John Eric Daniels (born August 14, 1951) is an American banker, and the former chief executive officer (CEO) of Lloyds Banking Group.
He was born in Dillon, Montana, the son of a German university professor and a Chinese mother, who met at the University of California, Berkeley. He went to high school in New Jersey. He received a bachelor's degree in History at Cornell University in Ithaca, New York graduating in 1973, then a master's degree in Management at the MIT Sloan School of Management in Cambridge, Massachusetts leaving in 1975.

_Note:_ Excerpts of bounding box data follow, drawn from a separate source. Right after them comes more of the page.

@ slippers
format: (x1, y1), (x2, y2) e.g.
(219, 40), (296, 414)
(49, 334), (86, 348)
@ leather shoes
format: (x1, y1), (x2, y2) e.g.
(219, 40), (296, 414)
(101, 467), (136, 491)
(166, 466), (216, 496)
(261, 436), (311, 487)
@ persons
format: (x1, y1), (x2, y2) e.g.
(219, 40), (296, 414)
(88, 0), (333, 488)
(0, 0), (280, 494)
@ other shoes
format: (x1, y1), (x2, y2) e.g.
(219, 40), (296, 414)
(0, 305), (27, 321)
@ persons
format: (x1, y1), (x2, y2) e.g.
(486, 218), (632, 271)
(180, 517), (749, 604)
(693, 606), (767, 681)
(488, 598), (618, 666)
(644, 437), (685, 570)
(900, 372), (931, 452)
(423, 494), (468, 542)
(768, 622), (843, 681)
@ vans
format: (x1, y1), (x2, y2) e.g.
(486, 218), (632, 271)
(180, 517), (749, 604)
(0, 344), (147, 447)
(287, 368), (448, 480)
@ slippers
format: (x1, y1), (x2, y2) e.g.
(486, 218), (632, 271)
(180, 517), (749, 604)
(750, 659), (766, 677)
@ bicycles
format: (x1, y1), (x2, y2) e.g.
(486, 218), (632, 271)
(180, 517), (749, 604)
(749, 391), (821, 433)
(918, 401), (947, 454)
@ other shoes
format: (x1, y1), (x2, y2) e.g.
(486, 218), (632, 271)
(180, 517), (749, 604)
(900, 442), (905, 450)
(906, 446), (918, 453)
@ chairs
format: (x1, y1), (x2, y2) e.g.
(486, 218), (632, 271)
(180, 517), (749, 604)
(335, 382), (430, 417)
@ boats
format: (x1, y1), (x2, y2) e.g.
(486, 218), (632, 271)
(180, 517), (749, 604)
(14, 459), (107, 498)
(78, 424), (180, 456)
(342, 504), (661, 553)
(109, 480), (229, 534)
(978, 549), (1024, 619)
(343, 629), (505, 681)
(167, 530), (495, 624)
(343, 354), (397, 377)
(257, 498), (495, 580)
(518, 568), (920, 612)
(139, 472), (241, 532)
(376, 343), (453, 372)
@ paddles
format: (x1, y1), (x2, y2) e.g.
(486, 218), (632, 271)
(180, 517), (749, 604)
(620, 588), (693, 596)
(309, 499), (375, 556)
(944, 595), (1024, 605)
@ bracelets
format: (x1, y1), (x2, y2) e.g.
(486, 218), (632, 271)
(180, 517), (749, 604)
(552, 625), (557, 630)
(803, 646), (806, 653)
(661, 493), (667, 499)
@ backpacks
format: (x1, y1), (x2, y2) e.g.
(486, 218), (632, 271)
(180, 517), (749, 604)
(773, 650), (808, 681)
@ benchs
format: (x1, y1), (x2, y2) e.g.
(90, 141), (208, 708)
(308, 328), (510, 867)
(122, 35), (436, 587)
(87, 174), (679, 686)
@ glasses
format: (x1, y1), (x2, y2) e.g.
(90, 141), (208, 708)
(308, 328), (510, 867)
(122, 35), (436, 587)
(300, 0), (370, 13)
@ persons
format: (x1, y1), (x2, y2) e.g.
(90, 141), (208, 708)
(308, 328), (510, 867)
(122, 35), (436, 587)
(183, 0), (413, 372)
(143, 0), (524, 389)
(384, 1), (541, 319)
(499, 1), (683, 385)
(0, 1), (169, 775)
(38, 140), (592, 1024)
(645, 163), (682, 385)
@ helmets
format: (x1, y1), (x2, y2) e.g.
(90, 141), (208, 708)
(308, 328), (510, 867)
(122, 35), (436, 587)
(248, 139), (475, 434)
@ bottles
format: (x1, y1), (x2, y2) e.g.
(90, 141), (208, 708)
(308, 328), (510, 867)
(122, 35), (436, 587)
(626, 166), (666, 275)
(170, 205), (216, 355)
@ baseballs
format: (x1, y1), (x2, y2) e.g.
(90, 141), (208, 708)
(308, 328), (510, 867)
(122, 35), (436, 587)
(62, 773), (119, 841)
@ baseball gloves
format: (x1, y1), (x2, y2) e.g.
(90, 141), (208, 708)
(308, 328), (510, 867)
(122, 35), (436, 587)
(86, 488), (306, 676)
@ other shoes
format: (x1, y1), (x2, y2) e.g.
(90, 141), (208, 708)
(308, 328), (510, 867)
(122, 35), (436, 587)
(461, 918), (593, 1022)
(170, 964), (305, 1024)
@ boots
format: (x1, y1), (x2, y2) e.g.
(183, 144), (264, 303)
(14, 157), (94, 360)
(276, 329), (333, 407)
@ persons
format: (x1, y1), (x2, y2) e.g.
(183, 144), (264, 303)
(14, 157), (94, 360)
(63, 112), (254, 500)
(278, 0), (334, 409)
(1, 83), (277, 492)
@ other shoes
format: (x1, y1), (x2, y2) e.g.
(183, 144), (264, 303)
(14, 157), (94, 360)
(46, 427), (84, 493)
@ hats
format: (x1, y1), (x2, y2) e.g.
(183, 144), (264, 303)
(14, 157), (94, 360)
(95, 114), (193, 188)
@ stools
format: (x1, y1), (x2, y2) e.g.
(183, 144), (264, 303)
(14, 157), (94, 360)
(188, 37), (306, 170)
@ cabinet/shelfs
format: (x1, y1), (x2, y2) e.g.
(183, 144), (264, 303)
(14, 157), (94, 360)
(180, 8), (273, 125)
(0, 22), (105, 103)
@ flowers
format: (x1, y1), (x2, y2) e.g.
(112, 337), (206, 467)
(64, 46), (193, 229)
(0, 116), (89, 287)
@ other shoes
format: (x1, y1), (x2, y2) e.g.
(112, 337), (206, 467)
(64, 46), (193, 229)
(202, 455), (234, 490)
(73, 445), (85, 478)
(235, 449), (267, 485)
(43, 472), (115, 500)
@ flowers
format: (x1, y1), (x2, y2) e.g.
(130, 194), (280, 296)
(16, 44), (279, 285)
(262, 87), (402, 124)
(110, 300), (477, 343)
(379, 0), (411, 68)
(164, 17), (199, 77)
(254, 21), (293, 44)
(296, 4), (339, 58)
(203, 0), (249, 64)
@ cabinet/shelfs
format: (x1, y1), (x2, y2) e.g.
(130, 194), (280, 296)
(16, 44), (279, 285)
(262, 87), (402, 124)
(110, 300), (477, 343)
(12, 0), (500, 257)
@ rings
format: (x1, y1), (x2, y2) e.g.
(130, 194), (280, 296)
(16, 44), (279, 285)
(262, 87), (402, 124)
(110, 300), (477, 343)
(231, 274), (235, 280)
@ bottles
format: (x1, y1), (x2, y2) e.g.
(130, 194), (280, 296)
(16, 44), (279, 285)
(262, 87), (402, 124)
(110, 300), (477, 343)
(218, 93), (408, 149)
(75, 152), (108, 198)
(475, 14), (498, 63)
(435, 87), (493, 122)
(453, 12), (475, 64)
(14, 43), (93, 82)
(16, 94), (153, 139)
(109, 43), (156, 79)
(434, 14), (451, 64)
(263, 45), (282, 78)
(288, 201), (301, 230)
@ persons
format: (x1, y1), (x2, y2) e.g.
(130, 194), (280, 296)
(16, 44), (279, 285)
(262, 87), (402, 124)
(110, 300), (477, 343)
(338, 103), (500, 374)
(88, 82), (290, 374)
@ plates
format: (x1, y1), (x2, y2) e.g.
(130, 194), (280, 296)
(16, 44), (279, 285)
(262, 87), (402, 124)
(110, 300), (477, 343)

He worked with Citibank from 1975, based in Panama for five years, then worked in Argentina and Chile. In the late 1980s, he spent three years in London. He became chief operating officer of Citibank Consumer Bank in 1998. Citibank and Travelers merged in 1998 and he became chairman and CEO of Travelers Life and Annuity. From 2000 he was chairman and CEO of Zona Financiera, a small short-lived internet startup company, which failed in 2001. He joined Lloyds TSB in 2001 as head of retail banking. He became CEO of Lloyds TSB in June 2003, and of Lloyds Banking Group in January 2009 after the merger with HBOS. He built a reputation for being quietly spoken, thoughtful and not prone to superlatives - what many would describe as excellent, he would say was "pleasing". On 20 September 2010 it was announced that he would be retiring as Chief Executive of Lloyds.